We are commanded to love all men; and those who hold the priesthood are even more accountable for doing so. How someone who once had such a testimony can allow himself to sink so low as to hurt a daughter of God in such a way; to desire for her to be as miserable as he is; to deny that very gift that God had finally given him in answers to his prayers...well, it is unfathomable to me. But this is how it is. And I cannot change that.
I have never been treated or hated in such a fashion. But I have learned from it. I have learned that returning that sentiment, as much as my carnal nature so wants to would only cause me to fall into the same trap.
"But I say unto you, Love your enemies, bless them that curse you, do good to them that hate you, and pray for them which despitefully use you, and persecute you;" - Matthew 5:44
Hatred, resentment and unforgiveness towards other people has NEVER led anyone to happiness or to satisfaction. I hate to say this, but that is the swiftest road to hell.
It is the antithesis of the Holy Priesthood and the antithesis of all that Christ has taught. Satan could not be happier.
At least I have been able to withstand the temptation to also fall in the same way. Nothing has been harder for me to do, nothing in my entire life...but the sweet peace that comes from loving someone who truly is dedicated to being my mortal enemy has only brought me closer to God.

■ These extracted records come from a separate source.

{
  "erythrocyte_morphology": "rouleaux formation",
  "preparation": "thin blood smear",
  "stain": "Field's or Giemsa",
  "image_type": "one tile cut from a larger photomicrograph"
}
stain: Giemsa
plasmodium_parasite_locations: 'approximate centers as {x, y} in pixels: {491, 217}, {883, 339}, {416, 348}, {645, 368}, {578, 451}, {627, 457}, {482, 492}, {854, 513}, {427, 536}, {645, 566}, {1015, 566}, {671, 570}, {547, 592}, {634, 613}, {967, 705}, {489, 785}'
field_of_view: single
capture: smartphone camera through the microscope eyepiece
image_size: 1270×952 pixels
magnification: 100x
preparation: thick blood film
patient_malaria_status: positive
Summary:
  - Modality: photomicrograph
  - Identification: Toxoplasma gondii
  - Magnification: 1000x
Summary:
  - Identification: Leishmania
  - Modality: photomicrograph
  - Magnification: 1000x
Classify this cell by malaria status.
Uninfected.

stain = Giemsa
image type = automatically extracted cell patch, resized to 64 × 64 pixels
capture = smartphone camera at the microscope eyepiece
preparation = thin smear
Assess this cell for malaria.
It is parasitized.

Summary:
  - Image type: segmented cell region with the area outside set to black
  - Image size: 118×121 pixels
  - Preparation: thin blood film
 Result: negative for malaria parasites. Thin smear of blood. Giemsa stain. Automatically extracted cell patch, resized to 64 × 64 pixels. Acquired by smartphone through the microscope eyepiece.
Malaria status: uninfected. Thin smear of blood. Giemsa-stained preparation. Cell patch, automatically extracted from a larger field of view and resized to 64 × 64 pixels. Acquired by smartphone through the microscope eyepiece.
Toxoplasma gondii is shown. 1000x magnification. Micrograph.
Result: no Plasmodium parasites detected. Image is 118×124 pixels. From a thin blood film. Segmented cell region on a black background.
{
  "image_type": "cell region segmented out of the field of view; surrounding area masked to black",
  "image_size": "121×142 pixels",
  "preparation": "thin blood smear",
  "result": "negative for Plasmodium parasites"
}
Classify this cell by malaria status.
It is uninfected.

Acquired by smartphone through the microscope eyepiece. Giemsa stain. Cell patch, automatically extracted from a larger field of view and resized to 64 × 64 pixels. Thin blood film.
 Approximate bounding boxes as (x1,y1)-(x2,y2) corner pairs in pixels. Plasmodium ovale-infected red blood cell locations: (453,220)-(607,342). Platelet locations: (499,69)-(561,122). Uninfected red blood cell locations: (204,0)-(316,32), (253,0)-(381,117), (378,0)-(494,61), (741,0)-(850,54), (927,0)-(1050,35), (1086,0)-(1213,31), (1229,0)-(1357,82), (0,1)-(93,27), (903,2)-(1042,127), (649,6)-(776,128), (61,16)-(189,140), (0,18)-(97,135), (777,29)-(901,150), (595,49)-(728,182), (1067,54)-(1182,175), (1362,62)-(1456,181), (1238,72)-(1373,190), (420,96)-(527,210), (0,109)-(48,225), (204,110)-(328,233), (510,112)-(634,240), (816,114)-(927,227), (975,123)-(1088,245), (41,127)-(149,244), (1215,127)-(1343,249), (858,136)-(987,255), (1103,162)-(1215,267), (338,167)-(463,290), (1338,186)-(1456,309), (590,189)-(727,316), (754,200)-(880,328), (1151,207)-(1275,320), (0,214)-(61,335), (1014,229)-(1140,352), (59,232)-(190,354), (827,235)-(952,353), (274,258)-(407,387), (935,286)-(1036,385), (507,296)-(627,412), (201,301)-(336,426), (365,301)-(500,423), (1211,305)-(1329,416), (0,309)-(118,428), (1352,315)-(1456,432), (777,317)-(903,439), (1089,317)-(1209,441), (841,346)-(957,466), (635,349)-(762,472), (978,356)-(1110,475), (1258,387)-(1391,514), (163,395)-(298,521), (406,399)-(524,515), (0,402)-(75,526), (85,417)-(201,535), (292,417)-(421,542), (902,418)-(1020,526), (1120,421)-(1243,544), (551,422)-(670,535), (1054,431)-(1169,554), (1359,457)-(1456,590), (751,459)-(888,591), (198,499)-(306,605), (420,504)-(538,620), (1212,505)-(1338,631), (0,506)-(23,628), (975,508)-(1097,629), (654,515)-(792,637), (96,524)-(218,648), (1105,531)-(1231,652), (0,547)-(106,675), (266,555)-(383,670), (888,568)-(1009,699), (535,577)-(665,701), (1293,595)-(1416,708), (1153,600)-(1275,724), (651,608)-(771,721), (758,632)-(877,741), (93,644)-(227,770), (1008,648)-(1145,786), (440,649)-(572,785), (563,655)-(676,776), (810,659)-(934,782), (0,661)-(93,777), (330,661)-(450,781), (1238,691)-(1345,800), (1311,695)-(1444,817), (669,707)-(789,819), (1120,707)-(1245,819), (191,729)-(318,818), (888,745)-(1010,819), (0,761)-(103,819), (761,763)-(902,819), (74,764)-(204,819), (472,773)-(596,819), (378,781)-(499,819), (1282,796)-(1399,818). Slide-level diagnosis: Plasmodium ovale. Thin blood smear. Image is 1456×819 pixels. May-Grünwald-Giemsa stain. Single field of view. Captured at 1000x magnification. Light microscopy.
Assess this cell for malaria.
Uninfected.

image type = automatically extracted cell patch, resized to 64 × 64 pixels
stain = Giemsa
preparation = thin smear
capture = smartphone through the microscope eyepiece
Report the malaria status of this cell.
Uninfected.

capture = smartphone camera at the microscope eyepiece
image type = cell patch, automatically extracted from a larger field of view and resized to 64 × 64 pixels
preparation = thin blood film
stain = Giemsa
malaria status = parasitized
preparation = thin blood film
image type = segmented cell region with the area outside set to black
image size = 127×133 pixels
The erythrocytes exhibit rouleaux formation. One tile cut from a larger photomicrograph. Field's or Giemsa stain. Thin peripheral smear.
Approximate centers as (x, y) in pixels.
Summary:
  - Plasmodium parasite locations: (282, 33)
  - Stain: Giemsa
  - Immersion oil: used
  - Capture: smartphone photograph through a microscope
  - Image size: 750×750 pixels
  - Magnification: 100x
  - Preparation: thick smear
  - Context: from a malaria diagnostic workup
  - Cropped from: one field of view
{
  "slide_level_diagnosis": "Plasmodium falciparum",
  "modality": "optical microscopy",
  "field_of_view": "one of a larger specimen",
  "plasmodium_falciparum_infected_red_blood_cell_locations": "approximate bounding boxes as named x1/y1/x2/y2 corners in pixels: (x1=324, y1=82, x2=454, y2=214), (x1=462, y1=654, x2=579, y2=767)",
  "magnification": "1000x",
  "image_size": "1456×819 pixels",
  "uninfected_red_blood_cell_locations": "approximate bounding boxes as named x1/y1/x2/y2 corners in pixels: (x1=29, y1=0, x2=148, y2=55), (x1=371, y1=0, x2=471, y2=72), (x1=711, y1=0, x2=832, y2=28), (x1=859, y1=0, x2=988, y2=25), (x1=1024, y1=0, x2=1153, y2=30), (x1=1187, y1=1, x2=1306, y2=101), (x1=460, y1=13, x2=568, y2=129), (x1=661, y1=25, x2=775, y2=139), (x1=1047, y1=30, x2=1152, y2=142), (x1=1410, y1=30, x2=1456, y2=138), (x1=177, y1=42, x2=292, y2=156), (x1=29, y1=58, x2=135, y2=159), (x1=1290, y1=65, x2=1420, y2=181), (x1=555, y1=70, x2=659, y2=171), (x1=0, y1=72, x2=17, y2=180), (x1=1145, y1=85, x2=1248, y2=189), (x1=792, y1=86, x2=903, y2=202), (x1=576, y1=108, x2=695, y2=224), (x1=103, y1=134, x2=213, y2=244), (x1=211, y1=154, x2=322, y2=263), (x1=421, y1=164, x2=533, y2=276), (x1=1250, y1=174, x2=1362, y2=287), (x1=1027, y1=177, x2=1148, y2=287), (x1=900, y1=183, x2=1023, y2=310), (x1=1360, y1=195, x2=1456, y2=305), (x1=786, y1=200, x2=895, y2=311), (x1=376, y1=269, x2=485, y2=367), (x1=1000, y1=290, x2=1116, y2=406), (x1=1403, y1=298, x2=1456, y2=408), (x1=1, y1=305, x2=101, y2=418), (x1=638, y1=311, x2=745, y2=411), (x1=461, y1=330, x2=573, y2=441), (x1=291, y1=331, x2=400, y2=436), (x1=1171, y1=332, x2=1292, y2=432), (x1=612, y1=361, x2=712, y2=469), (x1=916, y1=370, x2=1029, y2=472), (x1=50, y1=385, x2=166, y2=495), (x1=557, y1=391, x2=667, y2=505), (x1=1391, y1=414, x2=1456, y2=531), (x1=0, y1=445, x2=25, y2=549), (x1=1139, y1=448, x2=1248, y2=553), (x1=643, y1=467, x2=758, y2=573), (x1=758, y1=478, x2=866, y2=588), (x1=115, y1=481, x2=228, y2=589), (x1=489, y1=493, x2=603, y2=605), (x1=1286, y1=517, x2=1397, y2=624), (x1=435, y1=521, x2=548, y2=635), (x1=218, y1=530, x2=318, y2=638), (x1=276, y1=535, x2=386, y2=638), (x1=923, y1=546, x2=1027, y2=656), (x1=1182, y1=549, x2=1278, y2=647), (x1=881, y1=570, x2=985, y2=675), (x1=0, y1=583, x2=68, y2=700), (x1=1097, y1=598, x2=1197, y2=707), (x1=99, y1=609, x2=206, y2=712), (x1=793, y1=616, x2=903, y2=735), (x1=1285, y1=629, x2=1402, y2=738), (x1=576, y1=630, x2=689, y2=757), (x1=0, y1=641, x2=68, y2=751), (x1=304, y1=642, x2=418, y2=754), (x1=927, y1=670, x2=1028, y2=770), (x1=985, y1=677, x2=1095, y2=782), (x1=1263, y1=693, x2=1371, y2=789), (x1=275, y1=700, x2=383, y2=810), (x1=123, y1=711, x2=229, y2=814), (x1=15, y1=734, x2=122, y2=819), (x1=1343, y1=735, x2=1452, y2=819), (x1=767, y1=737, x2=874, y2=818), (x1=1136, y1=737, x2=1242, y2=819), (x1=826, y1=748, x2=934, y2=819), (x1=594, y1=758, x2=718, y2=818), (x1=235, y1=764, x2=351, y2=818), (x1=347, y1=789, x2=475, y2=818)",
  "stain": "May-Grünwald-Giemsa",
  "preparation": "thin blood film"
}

All I can now is pray that I can finally be released from this. I did what I could. I know my Father in Heaven appreciates my efforts, as I have been told through a blessing just yesterday. But I am human too...and while I am able to withstand the horrors and hatred of the world better than many people, I also can only take so much.
It was against my better interests to try and help him. I did not want to do it. I wanted to save myself from the pain I knew he would inflict upon me.
But instead I chose to do what Heavenly Father asked. He didn't require it of me. He told me that I would never be denied the blessings promised to me if I could not find the strength to do this. But as I said a few days ago, I decided I could no longer let fear control me.
So knowing this would happen, I still did what I could. I did what all men are commanded to do.